Introduction to Artificial Inteligence

Assignment 3


Homework assignment - simulators, agents, search and propositional logic

(Note - minor fixes March 3, as discussed in class March 2)

1) Consider the following search problem (also known as the WEIGHTED ABDUCTION
   problem, which is NP-hard). You have a list KB of weighted
 of propositional Horn clauses, i.e. clauses of the form:
          X1 and X2 and ... and Xn  implies Y
 where each clause C has a weight w(C). For some rules, n=0, i.e.
 nothing is required to imply Y. A proof is defined as a set of clauses P
(from KB), such that if C is in P, then all propositions in the body of C
 must also be in the head of some clause C' in P. In addition, proof P
 is a proof of X if X is also in the head of some clause C' in P.
 The weight (or cost) of a proof P is
 the sum of costs of all the clauses in P. The problem is: given clauses KB and
 proposition Y, find the proof P (subset of KB) for Y that has the least cost.

 a) Write the above problem as a formal search problem. Note that the
    path cost has to reflect the proof cost.
 b) If we represent the state in a node as a set of clauses P (that is
    not necessarily a proof), we consider the following heuristic:
          h(P) = sum of the costs of all clauses in P
    Now, we run the A* algorithm on this problem, using the above h as
    a heuristic. Is the algorithm guaranteed to find the least-cost proof?
    PROVE you answer.

    (As discussed in class: clue - what would happen if we used as a heuristic
     h(P) = 0 for all P? How would the search be different, if at all?)

 c) This sub-question also serves as an example for the above. Suppose that
    the give clauses in the knowledge base (KB) are:

         C1:  A and B implies X         (with cost 5)
         C2:  B and C implies X         (with cost 7)
         C3:  D implies B               (with cost 1)
         C4:  D implies C               (with cost 1)
         C5:  E implies A               (with cost 10)
         C6:  E implies D               (with cost 1)
         C7:  E                         (with cost 2)
         C8:  Y implies X               (with cost 1)
         C9:  Y                         (with cost 20)

    Note that here, the set of clauses P = {C8, C9} is a proof of X,
    because X is at the head of rule C8, and Y is at the head of rule C9,
    and there are no other propositions mentioned in P. The cost of P is 21.

      Show all the steps of the search using A* on the above problem, where
   we need to find the least-cost proof for X.

 d) Consider the following heuristic h'(P):
         h'(P) = h(greedy_extension(P)-P)
    where greedy_extension(P, KB) is computed as follows:
      greedy_extension(P, KB) {
         P' = P;
         while(P' is not a proof and P' not = KB) {
             Find an arbitrary C in P', and Z in the body of C, such that
               Z does not appear as the head of any rule in P'. (Intuitively:
               some Z that is not "justified" in P'.)
             From all the given rules in KB, find the lowest-cost
               rule C' that has Z as its head, and add C' to P'.
             If there is no such rule, return KB.
         }
         return P'
       }

    (note change from original - as discussed in class. Now h'(P) is
     just the cost of the ADDED rules in the extension).

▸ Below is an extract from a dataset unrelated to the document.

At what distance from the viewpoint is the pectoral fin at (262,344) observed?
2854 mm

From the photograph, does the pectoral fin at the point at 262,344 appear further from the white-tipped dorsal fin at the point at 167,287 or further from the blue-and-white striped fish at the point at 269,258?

     Is the above heuristic computable in polynomial time? Is it addmissible?
     Prove your answers!
         

2) Consider a 4-person game with complete information, where the score is
   computed for PAIRS that are defined in advance. That is, the players are
   A, B, C, D, and AC are a pair, BD are the other pair. The score for
   each member a pair are the same, and is NEGATIVE of the scores for the
   other pair. For example, if A scores 100, C also scores 100, B scores -100
   and D scores -100. Assume that players take turns in the order A, B, C, D,
   repeatedly, until the game ends.

 
   a) Write an algorithm for optimal play by player A.
   b) If A cannot communicate with C, and vice-versa, is your algorithm
      still optimal?
   c) Modify your algorithm so that it is optimal for A, but where B
      makes moves randomly with uniform probability.


3) Give an example of a 3-ply game tree (branching factor 3)
   where alpha-beta pruning saves NOTHING, and another where the savings
   is maximal. How many nodes are pruned in each case?

Deadline: April 6, 2003, at 11 AM ( strict deadline).